Mudita is feeling happy, congratulation for someone getting good resultant, something good or happiness, such as one feel congratulation when the opposite party win an election, or an ex-boyfriend feeling happy for an ex-girlfriend getting new partner.
Upvote:2
Can somebody please explain which terms correspond to which here
how the translation is carried out?
I guess you're asking how translators learn to understand a new or "foreign" language?
I think people often have a teacher, when they're learning.
And when they learn, they learn:
... so they learn the meanings of words and also what the author is likely to be saying when they use those words.
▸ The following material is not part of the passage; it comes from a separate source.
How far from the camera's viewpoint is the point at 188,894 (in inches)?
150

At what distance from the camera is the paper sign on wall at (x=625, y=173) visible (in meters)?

I suppose you learn the "meaning" of a word by seeing it used in context and recognising it when you see it again. For example I think that "the meditation to develop metta" is called "metta bhavana" -- and I recognise "mudita" as being one of the four bhamaviharas (of which metta is another) -- and so together perhaps that helps me to understand or recognise what "Muditaṁ bhāvanaṁ bhāvehi" means (i.e. substituting mudita for metta).
Why is it that Aarti is translated as resentment in one case, but discontent in the others?
I think they ("resentment" and "discontent") are similar in meaning.
There are some essays about the brahmaviharas here: https://accesstoinsight.org/search_results.html?&q=brahmaviharas
One of those says,
These four attitudes are said to be excellent or sublime because they are the right or ideal way of conduct towards living beings (sattesu samma patipatti). They provide, in fact, the answer to all situations arising from social contact. They are the great removers of tension, the great peace-makers in social conflict, and the great healers of wounds suffered in the struggle of existence. They level social barriers, build harmonious communities, awaken slumbering magnanimity long forgotten, revive joy and hope long abandoned, and promote human brotherhood against the forces of egotism.
The Brahma-viharas are incompatible with a hating state of mind [...]
I think they're taught as being not only good-in-themselves but also as antidotes to "hating" (or hateful) states of mind, and more specifically four different remedies to four different types of hate.
I think mudita is the antidote to a type of hate that's called "envy" in English -- for example perhaps "he has all those nice things and is happy, I live in poverty and am sad, I deserve more than he does because I am virtuous and he's a cheat", and so on -- those are unhappy thoughts (which could be translated as both or either of the words "discontent" and "resentment").
And mudita tries to be happy because of someone else's success, for example -- "I'm happy that he's materially comfortable" ... or "I'm happy that other people praise him".